In België wordt momenteel 44,50 % van het plastic verpakkingsafval gerecycleerd (cijfers Eurostat; Fost Plus spreekt zelf van 42,00 %). Daarmee doet ons land het niet slecht, maar een koploper in Europa zijn we zeker ook niet: we moeten een tiental landen laten voorgaan, waaronder Litouwen, Bulgarije en Tsjechië. Ook Nederland en Duitsland doen beter.

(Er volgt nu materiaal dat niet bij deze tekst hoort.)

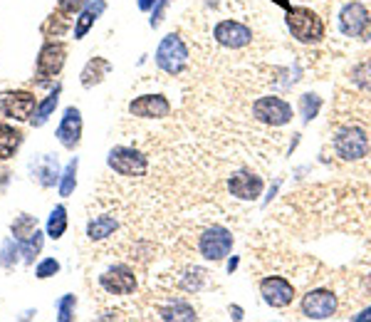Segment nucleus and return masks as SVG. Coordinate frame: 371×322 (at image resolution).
Segmentation results:
<instances>
[{
    "instance_id": "f257e3e1",
    "label": "nucleus",
    "mask_w": 371,
    "mask_h": 322,
    "mask_svg": "<svg viewBox=\"0 0 371 322\" xmlns=\"http://www.w3.org/2000/svg\"><path fill=\"white\" fill-rule=\"evenodd\" d=\"M287 30L290 35L302 45H317L325 40V23L312 8L305 5H295V8L287 10Z\"/></svg>"
},
{
    "instance_id": "f03ea898",
    "label": "nucleus",
    "mask_w": 371,
    "mask_h": 322,
    "mask_svg": "<svg viewBox=\"0 0 371 322\" xmlns=\"http://www.w3.org/2000/svg\"><path fill=\"white\" fill-rule=\"evenodd\" d=\"M154 60H156V67H159L161 72H166V75H174V77L181 75L188 65V48L184 40H181V35L176 33L166 35L159 43V48H156Z\"/></svg>"
},
{
    "instance_id": "7ed1b4c3",
    "label": "nucleus",
    "mask_w": 371,
    "mask_h": 322,
    "mask_svg": "<svg viewBox=\"0 0 371 322\" xmlns=\"http://www.w3.org/2000/svg\"><path fill=\"white\" fill-rule=\"evenodd\" d=\"M334 154L342 161H359L369 154L371 142L362 127H342L332 139Z\"/></svg>"
},
{
    "instance_id": "20e7f679",
    "label": "nucleus",
    "mask_w": 371,
    "mask_h": 322,
    "mask_svg": "<svg viewBox=\"0 0 371 322\" xmlns=\"http://www.w3.org/2000/svg\"><path fill=\"white\" fill-rule=\"evenodd\" d=\"M233 243L235 238L226 226H211L198 238V253H201L206 261L221 263L233 253Z\"/></svg>"
},
{
    "instance_id": "39448f33",
    "label": "nucleus",
    "mask_w": 371,
    "mask_h": 322,
    "mask_svg": "<svg viewBox=\"0 0 371 322\" xmlns=\"http://www.w3.org/2000/svg\"><path fill=\"white\" fill-rule=\"evenodd\" d=\"M253 117L260 124H268V127H285L292 122V105L282 97L265 95L253 102Z\"/></svg>"
},
{
    "instance_id": "423d86ee",
    "label": "nucleus",
    "mask_w": 371,
    "mask_h": 322,
    "mask_svg": "<svg viewBox=\"0 0 371 322\" xmlns=\"http://www.w3.org/2000/svg\"><path fill=\"white\" fill-rule=\"evenodd\" d=\"M107 164L112 171H117L119 176H144L146 169H149V161H146L144 154L134 147H114L109 149L107 154Z\"/></svg>"
},
{
    "instance_id": "0eeeda50",
    "label": "nucleus",
    "mask_w": 371,
    "mask_h": 322,
    "mask_svg": "<svg viewBox=\"0 0 371 322\" xmlns=\"http://www.w3.org/2000/svg\"><path fill=\"white\" fill-rule=\"evenodd\" d=\"M337 308H339L337 295L325 288L310 290L300 303V310L307 320H332L337 315Z\"/></svg>"
},
{
    "instance_id": "6e6552de",
    "label": "nucleus",
    "mask_w": 371,
    "mask_h": 322,
    "mask_svg": "<svg viewBox=\"0 0 371 322\" xmlns=\"http://www.w3.org/2000/svg\"><path fill=\"white\" fill-rule=\"evenodd\" d=\"M213 38L226 50H243L253 43V28H248L240 20H221L213 28Z\"/></svg>"
},
{
    "instance_id": "1a4fd4ad",
    "label": "nucleus",
    "mask_w": 371,
    "mask_h": 322,
    "mask_svg": "<svg viewBox=\"0 0 371 322\" xmlns=\"http://www.w3.org/2000/svg\"><path fill=\"white\" fill-rule=\"evenodd\" d=\"M260 295H263L265 305L275 310H285L295 300V285L290 280L280 278V275H268V278L260 280Z\"/></svg>"
},
{
    "instance_id": "9d476101",
    "label": "nucleus",
    "mask_w": 371,
    "mask_h": 322,
    "mask_svg": "<svg viewBox=\"0 0 371 322\" xmlns=\"http://www.w3.org/2000/svg\"><path fill=\"white\" fill-rule=\"evenodd\" d=\"M337 23L342 35H347V38H362L371 23L367 5L359 3V0H352V3L342 5V10H339L337 15Z\"/></svg>"
},
{
    "instance_id": "9b49d317",
    "label": "nucleus",
    "mask_w": 371,
    "mask_h": 322,
    "mask_svg": "<svg viewBox=\"0 0 371 322\" xmlns=\"http://www.w3.org/2000/svg\"><path fill=\"white\" fill-rule=\"evenodd\" d=\"M35 107H38L35 95L28 90H13V92H5V95L0 97V112H3L8 119H15V122L30 119Z\"/></svg>"
},
{
    "instance_id": "f8f14e48",
    "label": "nucleus",
    "mask_w": 371,
    "mask_h": 322,
    "mask_svg": "<svg viewBox=\"0 0 371 322\" xmlns=\"http://www.w3.org/2000/svg\"><path fill=\"white\" fill-rule=\"evenodd\" d=\"M265 181L263 176H258L250 169H240L228 179V191L240 201H258L263 196Z\"/></svg>"
},
{
    "instance_id": "ddd939ff",
    "label": "nucleus",
    "mask_w": 371,
    "mask_h": 322,
    "mask_svg": "<svg viewBox=\"0 0 371 322\" xmlns=\"http://www.w3.org/2000/svg\"><path fill=\"white\" fill-rule=\"evenodd\" d=\"M99 285L109 295H132L137 290V275L129 266H112L99 275Z\"/></svg>"
},
{
    "instance_id": "4468645a",
    "label": "nucleus",
    "mask_w": 371,
    "mask_h": 322,
    "mask_svg": "<svg viewBox=\"0 0 371 322\" xmlns=\"http://www.w3.org/2000/svg\"><path fill=\"white\" fill-rule=\"evenodd\" d=\"M129 114L139 119H166L171 114V102L164 95H141L129 102Z\"/></svg>"
},
{
    "instance_id": "2eb2a0df",
    "label": "nucleus",
    "mask_w": 371,
    "mask_h": 322,
    "mask_svg": "<svg viewBox=\"0 0 371 322\" xmlns=\"http://www.w3.org/2000/svg\"><path fill=\"white\" fill-rule=\"evenodd\" d=\"M82 139V114L77 107H67L62 114V122L57 127V142L65 149H75Z\"/></svg>"
},
{
    "instance_id": "dca6fc26",
    "label": "nucleus",
    "mask_w": 371,
    "mask_h": 322,
    "mask_svg": "<svg viewBox=\"0 0 371 322\" xmlns=\"http://www.w3.org/2000/svg\"><path fill=\"white\" fill-rule=\"evenodd\" d=\"M65 60H67L65 43H47L45 48L40 50V57H38V75L55 77L57 72L65 67Z\"/></svg>"
},
{
    "instance_id": "f3484780",
    "label": "nucleus",
    "mask_w": 371,
    "mask_h": 322,
    "mask_svg": "<svg viewBox=\"0 0 371 322\" xmlns=\"http://www.w3.org/2000/svg\"><path fill=\"white\" fill-rule=\"evenodd\" d=\"M109 72H112V62L104 60V57H92L80 75L82 87H85V90H92V87L102 85V82L107 80Z\"/></svg>"
},
{
    "instance_id": "a211bd4d",
    "label": "nucleus",
    "mask_w": 371,
    "mask_h": 322,
    "mask_svg": "<svg viewBox=\"0 0 371 322\" xmlns=\"http://www.w3.org/2000/svg\"><path fill=\"white\" fill-rule=\"evenodd\" d=\"M104 10H107V3H104V0H90V3H87V8L82 10L80 18H77V23H75V40H82L87 33H90L92 25L102 18Z\"/></svg>"
},
{
    "instance_id": "6ab92c4d",
    "label": "nucleus",
    "mask_w": 371,
    "mask_h": 322,
    "mask_svg": "<svg viewBox=\"0 0 371 322\" xmlns=\"http://www.w3.org/2000/svg\"><path fill=\"white\" fill-rule=\"evenodd\" d=\"M117 228H119L117 216H112V214L94 216L90 221V226H87V238H90V241H104V238L112 236Z\"/></svg>"
},
{
    "instance_id": "aec40b11",
    "label": "nucleus",
    "mask_w": 371,
    "mask_h": 322,
    "mask_svg": "<svg viewBox=\"0 0 371 322\" xmlns=\"http://www.w3.org/2000/svg\"><path fill=\"white\" fill-rule=\"evenodd\" d=\"M23 144V132L10 124H0V159H10L15 157V152L20 149Z\"/></svg>"
},
{
    "instance_id": "412c9836",
    "label": "nucleus",
    "mask_w": 371,
    "mask_h": 322,
    "mask_svg": "<svg viewBox=\"0 0 371 322\" xmlns=\"http://www.w3.org/2000/svg\"><path fill=\"white\" fill-rule=\"evenodd\" d=\"M159 318L161 320H166V322H179V320H184V322H193V320H198V315H196V310L191 308L188 303H184V300H174V303H169L166 308H161L159 310Z\"/></svg>"
},
{
    "instance_id": "4be33fe9",
    "label": "nucleus",
    "mask_w": 371,
    "mask_h": 322,
    "mask_svg": "<svg viewBox=\"0 0 371 322\" xmlns=\"http://www.w3.org/2000/svg\"><path fill=\"white\" fill-rule=\"evenodd\" d=\"M60 92H62V87H60V85H55V90H52L50 95H47L45 100L40 102L38 107H35L33 117H30V122H33V127H43V124L47 122V119L52 117V112H55L57 102H60Z\"/></svg>"
},
{
    "instance_id": "5701e85b",
    "label": "nucleus",
    "mask_w": 371,
    "mask_h": 322,
    "mask_svg": "<svg viewBox=\"0 0 371 322\" xmlns=\"http://www.w3.org/2000/svg\"><path fill=\"white\" fill-rule=\"evenodd\" d=\"M33 174H35V179H38L43 186H52L57 181V176H62L55 157H43V159L35 161V164H33Z\"/></svg>"
},
{
    "instance_id": "b1692460",
    "label": "nucleus",
    "mask_w": 371,
    "mask_h": 322,
    "mask_svg": "<svg viewBox=\"0 0 371 322\" xmlns=\"http://www.w3.org/2000/svg\"><path fill=\"white\" fill-rule=\"evenodd\" d=\"M322 105H325V100H322L317 92H305V95L300 97V102H297V109H300L302 124H310L312 119L320 114Z\"/></svg>"
},
{
    "instance_id": "393cba45",
    "label": "nucleus",
    "mask_w": 371,
    "mask_h": 322,
    "mask_svg": "<svg viewBox=\"0 0 371 322\" xmlns=\"http://www.w3.org/2000/svg\"><path fill=\"white\" fill-rule=\"evenodd\" d=\"M65 231H67V211L65 206H55L50 218H47V236L57 241V238L65 236Z\"/></svg>"
},
{
    "instance_id": "a878e982",
    "label": "nucleus",
    "mask_w": 371,
    "mask_h": 322,
    "mask_svg": "<svg viewBox=\"0 0 371 322\" xmlns=\"http://www.w3.org/2000/svg\"><path fill=\"white\" fill-rule=\"evenodd\" d=\"M206 283H208V273L203 268L186 270V275L181 278V288H184L186 293H201V290L206 288Z\"/></svg>"
},
{
    "instance_id": "bb28decb",
    "label": "nucleus",
    "mask_w": 371,
    "mask_h": 322,
    "mask_svg": "<svg viewBox=\"0 0 371 322\" xmlns=\"http://www.w3.org/2000/svg\"><path fill=\"white\" fill-rule=\"evenodd\" d=\"M20 243V256L25 258V263H33L35 256L40 253V248H43V233L40 231H33L28 238H23Z\"/></svg>"
},
{
    "instance_id": "cd10ccee",
    "label": "nucleus",
    "mask_w": 371,
    "mask_h": 322,
    "mask_svg": "<svg viewBox=\"0 0 371 322\" xmlns=\"http://www.w3.org/2000/svg\"><path fill=\"white\" fill-rule=\"evenodd\" d=\"M77 186V159H72L70 164L65 166V171H62V179H60V196H72V191H75Z\"/></svg>"
},
{
    "instance_id": "c85d7f7f",
    "label": "nucleus",
    "mask_w": 371,
    "mask_h": 322,
    "mask_svg": "<svg viewBox=\"0 0 371 322\" xmlns=\"http://www.w3.org/2000/svg\"><path fill=\"white\" fill-rule=\"evenodd\" d=\"M33 231H38V221H35L33 216H20L13 221V238L15 241H23V238H28Z\"/></svg>"
},
{
    "instance_id": "c756f323",
    "label": "nucleus",
    "mask_w": 371,
    "mask_h": 322,
    "mask_svg": "<svg viewBox=\"0 0 371 322\" xmlns=\"http://www.w3.org/2000/svg\"><path fill=\"white\" fill-rule=\"evenodd\" d=\"M18 256H20V243L15 238H8L3 243V251H0V266L3 268H13L18 263Z\"/></svg>"
},
{
    "instance_id": "7c9ffc66",
    "label": "nucleus",
    "mask_w": 371,
    "mask_h": 322,
    "mask_svg": "<svg viewBox=\"0 0 371 322\" xmlns=\"http://www.w3.org/2000/svg\"><path fill=\"white\" fill-rule=\"evenodd\" d=\"M171 3L174 0H156V5L151 8V18H149V25L151 28H161V23L166 20V13H169V8H171Z\"/></svg>"
},
{
    "instance_id": "2f4dec72",
    "label": "nucleus",
    "mask_w": 371,
    "mask_h": 322,
    "mask_svg": "<svg viewBox=\"0 0 371 322\" xmlns=\"http://www.w3.org/2000/svg\"><path fill=\"white\" fill-rule=\"evenodd\" d=\"M75 305H77L75 295H65V298L57 303V320L67 322V320L75 318Z\"/></svg>"
},
{
    "instance_id": "473e14b6",
    "label": "nucleus",
    "mask_w": 371,
    "mask_h": 322,
    "mask_svg": "<svg viewBox=\"0 0 371 322\" xmlns=\"http://www.w3.org/2000/svg\"><path fill=\"white\" fill-rule=\"evenodd\" d=\"M90 0H57V10L62 15H75V13H82L87 8Z\"/></svg>"
},
{
    "instance_id": "72a5a7b5",
    "label": "nucleus",
    "mask_w": 371,
    "mask_h": 322,
    "mask_svg": "<svg viewBox=\"0 0 371 322\" xmlns=\"http://www.w3.org/2000/svg\"><path fill=\"white\" fill-rule=\"evenodd\" d=\"M55 273H60V263H57L55 258H47V261H43L38 268H35V275H38L40 280L52 278Z\"/></svg>"
},
{
    "instance_id": "f704fd0d",
    "label": "nucleus",
    "mask_w": 371,
    "mask_h": 322,
    "mask_svg": "<svg viewBox=\"0 0 371 322\" xmlns=\"http://www.w3.org/2000/svg\"><path fill=\"white\" fill-rule=\"evenodd\" d=\"M228 313H231V318L238 320V322L245 318V315H243V308H240V305H231V308H228Z\"/></svg>"
},
{
    "instance_id": "c9c22d12",
    "label": "nucleus",
    "mask_w": 371,
    "mask_h": 322,
    "mask_svg": "<svg viewBox=\"0 0 371 322\" xmlns=\"http://www.w3.org/2000/svg\"><path fill=\"white\" fill-rule=\"evenodd\" d=\"M371 320V305L369 308H364L359 315H354V322H369Z\"/></svg>"
},
{
    "instance_id": "e433bc0d",
    "label": "nucleus",
    "mask_w": 371,
    "mask_h": 322,
    "mask_svg": "<svg viewBox=\"0 0 371 322\" xmlns=\"http://www.w3.org/2000/svg\"><path fill=\"white\" fill-rule=\"evenodd\" d=\"M141 13H151V8L156 5V0H137Z\"/></svg>"
},
{
    "instance_id": "4c0bfd02",
    "label": "nucleus",
    "mask_w": 371,
    "mask_h": 322,
    "mask_svg": "<svg viewBox=\"0 0 371 322\" xmlns=\"http://www.w3.org/2000/svg\"><path fill=\"white\" fill-rule=\"evenodd\" d=\"M238 266H240V258H231V261H228V273H233Z\"/></svg>"
},
{
    "instance_id": "58836bf2",
    "label": "nucleus",
    "mask_w": 371,
    "mask_h": 322,
    "mask_svg": "<svg viewBox=\"0 0 371 322\" xmlns=\"http://www.w3.org/2000/svg\"><path fill=\"white\" fill-rule=\"evenodd\" d=\"M275 5H280V8H285V10H290L292 5H290V0H273Z\"/></svg>"
}]
</instances>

Daarom lanceert Fost Plus, de organisatie van verpakkingsproducenten en supermarkten die verantwoordelijk is voor de inzameling en recyclage van verpakkingen, nu geleidelijk aan de uitgebreide blauwe zak. Daarin mag u veel meer plastic verpakkingen gooien: ook uw yoghurtpotjes, folies en plastic schaaltjes. Vlaanderen wil tegen 2023 65,00 % van de plastic verpakkingen recycleren.

Te rooskleurig

Alleen: er is een probleem met de cijfers. Die worden te rooskleurig ingeschat. Kijken we bijvoorbeeld naar de recyclage van petflessen, het best recycleerbare materiaal: bijna 83,00 % daarvan wordt momenteel ingezameld en gerecycleerd, zegt Fost Plus (2017). Maar in de praktijk gaan daar nog een aantal procenten van af, omdat ook restjes vocht in de flesjes, etiketten en foutief gesorteerde verpakkingen e.d. worden meegeteld. Europa gaat wel een nieuwe meetmethode invoeren – voor alle landen dezelfde – die alleen meerekent wat er effectief gerecycleerd wordt. Dan zullen de cijfers dus lager uitvallen. Het is de vraag of we die 65,00 %-doelstelling voor plasticrecyclage dan gaan halen.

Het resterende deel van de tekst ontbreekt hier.